Araujo is confident that his team can manage FX exposure gains or losses no matter what dollar fluctuations the market throws at them. “If exchange rates reach BRL 2 or BRL 5 today, for us it doesn’t make any difference.” He adds: “I think if I didn’t have this system today, I’d need three times more personnel than I have in treasury today and with less control, certainly.”

Latam Airlines, part of Latin America’s largest airline holding company, has a more complex FX risk profile, with more than 25 currencies to manage, arising from sales in its destinations around the world. It reported drops in both its operating income and net income in Q3 2018, with a loss of almost $70 million compared to the same quarter of 2017. Rising fuel prices is one of the main causes that has dented income for the airline but the Q3 report also cites a 24.9 per cent devaluation of the Brazilian real and the 84.6 per cent devaluation of the Argentine peso.

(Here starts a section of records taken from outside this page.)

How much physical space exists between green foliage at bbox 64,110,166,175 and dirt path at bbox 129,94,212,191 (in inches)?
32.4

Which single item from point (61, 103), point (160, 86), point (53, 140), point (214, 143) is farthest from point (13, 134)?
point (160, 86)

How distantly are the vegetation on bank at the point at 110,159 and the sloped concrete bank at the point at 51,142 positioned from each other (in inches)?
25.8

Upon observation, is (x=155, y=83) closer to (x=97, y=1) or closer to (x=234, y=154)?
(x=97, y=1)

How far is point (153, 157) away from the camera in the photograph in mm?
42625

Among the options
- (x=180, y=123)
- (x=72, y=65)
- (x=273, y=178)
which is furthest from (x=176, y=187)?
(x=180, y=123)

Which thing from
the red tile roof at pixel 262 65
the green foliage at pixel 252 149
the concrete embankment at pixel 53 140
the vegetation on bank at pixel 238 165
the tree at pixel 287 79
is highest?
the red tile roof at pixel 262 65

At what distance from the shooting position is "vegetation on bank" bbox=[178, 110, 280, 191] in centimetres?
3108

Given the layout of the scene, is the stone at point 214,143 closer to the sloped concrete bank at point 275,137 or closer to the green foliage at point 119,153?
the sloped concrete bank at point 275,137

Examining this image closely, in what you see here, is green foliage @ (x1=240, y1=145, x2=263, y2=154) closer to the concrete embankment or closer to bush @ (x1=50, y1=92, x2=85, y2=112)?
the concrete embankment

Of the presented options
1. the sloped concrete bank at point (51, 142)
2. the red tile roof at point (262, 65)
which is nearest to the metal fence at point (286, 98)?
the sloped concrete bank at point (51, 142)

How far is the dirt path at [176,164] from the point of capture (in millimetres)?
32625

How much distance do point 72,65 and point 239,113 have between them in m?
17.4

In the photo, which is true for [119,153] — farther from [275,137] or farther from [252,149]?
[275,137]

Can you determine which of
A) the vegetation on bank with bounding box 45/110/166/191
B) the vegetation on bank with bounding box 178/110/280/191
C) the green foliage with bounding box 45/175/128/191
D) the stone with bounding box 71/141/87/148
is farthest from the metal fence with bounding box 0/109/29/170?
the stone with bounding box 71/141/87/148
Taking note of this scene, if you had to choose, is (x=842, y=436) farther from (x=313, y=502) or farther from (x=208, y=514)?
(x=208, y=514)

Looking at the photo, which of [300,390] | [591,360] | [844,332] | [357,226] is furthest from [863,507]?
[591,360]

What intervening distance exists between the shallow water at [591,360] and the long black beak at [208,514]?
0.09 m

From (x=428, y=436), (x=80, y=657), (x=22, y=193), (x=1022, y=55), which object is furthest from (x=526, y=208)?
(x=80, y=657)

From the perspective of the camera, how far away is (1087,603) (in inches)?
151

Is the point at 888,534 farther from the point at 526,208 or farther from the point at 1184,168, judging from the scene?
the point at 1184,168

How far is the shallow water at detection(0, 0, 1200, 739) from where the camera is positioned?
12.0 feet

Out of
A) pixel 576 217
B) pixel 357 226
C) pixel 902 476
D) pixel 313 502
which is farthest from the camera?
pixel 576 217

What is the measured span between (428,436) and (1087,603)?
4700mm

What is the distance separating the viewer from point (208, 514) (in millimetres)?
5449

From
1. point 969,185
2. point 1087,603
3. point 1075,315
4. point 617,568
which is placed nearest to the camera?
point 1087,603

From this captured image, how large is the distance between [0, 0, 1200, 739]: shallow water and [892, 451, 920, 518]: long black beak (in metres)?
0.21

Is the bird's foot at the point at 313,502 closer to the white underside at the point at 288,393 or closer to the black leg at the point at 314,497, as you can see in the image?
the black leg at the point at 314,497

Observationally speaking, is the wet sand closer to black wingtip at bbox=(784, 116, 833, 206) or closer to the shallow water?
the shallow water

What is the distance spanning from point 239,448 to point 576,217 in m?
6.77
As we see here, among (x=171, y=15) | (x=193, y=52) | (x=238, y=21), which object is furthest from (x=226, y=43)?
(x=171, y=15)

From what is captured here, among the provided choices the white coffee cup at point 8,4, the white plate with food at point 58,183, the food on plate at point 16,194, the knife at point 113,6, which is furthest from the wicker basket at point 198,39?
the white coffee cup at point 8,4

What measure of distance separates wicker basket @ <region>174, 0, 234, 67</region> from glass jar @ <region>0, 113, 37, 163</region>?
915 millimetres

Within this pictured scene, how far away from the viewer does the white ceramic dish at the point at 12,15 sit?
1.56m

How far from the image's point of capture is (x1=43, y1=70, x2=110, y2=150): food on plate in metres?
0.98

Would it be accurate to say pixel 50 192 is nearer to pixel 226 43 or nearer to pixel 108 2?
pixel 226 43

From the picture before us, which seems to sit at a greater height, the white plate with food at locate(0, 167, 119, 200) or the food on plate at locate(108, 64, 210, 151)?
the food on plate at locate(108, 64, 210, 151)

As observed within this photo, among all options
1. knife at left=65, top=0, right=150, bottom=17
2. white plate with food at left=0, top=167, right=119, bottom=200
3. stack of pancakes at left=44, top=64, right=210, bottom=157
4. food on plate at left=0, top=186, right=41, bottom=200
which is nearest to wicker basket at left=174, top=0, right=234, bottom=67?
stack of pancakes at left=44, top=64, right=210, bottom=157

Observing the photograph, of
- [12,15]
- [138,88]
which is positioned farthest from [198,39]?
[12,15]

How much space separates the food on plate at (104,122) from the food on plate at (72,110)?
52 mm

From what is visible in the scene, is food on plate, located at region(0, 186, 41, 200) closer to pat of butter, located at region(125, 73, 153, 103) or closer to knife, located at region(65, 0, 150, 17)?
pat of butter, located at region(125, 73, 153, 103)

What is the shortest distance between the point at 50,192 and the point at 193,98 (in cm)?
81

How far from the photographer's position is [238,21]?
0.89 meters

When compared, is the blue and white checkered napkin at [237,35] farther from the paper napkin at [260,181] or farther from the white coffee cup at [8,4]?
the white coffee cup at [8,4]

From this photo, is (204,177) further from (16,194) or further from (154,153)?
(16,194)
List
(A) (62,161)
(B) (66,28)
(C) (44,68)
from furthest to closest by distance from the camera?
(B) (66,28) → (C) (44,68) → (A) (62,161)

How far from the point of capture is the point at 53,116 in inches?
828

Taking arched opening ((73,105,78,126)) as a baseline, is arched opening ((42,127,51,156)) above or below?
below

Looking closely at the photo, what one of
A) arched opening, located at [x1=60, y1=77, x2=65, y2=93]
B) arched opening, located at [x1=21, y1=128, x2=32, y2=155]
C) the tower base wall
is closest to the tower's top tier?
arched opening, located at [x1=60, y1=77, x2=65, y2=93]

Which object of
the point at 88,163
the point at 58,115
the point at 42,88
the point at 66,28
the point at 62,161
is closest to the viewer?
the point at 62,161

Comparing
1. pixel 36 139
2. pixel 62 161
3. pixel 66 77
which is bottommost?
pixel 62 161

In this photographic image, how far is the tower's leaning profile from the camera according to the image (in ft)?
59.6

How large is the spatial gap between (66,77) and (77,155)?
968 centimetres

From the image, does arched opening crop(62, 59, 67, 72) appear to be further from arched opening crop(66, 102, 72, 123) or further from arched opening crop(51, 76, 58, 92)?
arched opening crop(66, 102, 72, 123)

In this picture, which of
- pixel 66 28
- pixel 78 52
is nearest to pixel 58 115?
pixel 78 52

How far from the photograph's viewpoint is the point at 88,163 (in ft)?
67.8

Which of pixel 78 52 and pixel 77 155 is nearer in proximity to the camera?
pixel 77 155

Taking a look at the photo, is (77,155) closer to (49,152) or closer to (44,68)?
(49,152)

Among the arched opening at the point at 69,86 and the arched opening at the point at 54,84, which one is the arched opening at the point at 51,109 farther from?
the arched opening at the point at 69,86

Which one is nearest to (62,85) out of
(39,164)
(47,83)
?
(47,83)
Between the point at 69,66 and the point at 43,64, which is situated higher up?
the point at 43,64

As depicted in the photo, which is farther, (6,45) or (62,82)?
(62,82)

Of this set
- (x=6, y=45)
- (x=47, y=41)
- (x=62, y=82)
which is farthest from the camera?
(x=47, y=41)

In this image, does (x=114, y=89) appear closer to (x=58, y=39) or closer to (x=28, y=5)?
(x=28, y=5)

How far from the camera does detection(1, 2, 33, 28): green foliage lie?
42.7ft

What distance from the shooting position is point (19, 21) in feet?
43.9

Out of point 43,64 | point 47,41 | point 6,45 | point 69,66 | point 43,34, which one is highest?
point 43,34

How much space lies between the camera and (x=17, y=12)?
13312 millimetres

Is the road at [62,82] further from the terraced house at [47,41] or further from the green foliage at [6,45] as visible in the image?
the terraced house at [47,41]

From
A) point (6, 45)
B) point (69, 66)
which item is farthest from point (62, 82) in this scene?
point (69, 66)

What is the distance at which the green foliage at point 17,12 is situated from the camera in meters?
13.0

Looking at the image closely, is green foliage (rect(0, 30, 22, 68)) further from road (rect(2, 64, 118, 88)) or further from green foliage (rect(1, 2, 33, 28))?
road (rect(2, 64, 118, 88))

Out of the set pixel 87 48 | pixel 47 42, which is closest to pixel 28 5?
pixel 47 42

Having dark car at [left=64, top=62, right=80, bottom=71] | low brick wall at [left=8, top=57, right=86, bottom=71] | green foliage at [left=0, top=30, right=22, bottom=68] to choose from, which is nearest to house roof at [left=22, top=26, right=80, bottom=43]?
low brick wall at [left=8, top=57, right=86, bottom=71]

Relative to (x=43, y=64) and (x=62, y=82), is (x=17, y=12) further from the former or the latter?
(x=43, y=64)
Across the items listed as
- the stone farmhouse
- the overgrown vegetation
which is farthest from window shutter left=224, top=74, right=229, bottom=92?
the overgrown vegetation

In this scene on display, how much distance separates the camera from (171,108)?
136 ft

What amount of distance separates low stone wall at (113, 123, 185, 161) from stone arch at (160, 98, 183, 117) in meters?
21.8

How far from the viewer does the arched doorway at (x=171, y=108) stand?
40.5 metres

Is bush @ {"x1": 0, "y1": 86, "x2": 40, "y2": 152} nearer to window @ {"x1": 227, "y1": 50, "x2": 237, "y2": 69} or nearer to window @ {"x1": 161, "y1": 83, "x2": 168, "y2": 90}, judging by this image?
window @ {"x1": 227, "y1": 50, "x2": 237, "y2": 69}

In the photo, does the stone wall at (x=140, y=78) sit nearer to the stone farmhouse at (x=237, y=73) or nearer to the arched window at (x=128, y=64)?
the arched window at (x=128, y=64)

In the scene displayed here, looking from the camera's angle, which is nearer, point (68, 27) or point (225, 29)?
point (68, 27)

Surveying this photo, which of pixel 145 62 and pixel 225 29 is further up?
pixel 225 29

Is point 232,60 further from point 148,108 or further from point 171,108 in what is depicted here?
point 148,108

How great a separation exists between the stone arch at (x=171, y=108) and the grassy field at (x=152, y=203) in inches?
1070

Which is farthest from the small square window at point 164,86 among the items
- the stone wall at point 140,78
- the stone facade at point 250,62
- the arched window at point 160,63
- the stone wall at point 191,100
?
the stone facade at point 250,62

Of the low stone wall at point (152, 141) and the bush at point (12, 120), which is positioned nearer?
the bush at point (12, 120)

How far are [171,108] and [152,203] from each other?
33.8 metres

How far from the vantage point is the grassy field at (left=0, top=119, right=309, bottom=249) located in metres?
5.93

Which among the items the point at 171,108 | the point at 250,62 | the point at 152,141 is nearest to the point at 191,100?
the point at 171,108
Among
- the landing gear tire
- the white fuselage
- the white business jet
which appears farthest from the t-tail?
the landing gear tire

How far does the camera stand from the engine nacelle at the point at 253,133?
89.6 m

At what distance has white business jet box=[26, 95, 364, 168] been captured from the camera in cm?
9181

Speaking at the EuroFinance event in São Paulo, Gregorio Bekes, VP treasury & financial planning, Latam Airlines, noted that the FX volatility in the region this year has introduced significant volatility on the financials of corporates operating in Latin America. He explains the pressure this puts on cash management: “We see at least three big impacts: in the operational margin, thus in cash flow; in the non-operational margin, reflected in the foreign exchange gain or losses line, which affects the company’s bottom line; and finally, the company’s cash reserves, which could either depreciate or appreciate.”

Gregorio Bekes, Latam Airlines
Gregorio Bekes, Latam Airlines

But there are several fundamental differences between Amaggi and Latam Airlines. The commodities exporter is private and has annual revenue of $5 billion. It has operating expenses in Brazilian real while it receives dollar revenues from its exports. Shares in Latam Airlines are listed on the Santiago and New York stock exchanges and the company had total revenues of $10.2 billion in 2017. It has US dollar operating costs (such as fuel) but receives revenues from sales in more than two-dozen currencies. When possible, Bekes suggested that one should consider changing the currency of a contract or increasing exports to minimise the FX mismatch. When there is an imbalance between assets and liabilities, Bekes’s preference is to find or create a natural hedge where possible. “If one cannot do either of these two things to form a natural hedge, one will have to consider a financial hedge or derivatives.”

Amaggi’s automated hedging solution, which Araujo refers to as ‘treasury’s dream’, greatly reduced the company’s hedging requirements but one of the biggest challenges remained getting the right data from the company’s business divisions. Some entities, for example, didn’t include a due date for their payments, making the currency risk difficult to calculate. Araujo explained: “Without the due date, you don’t know when the position will happen. We asked the commercial department to change their processes and once they changed, hedging became much easier.”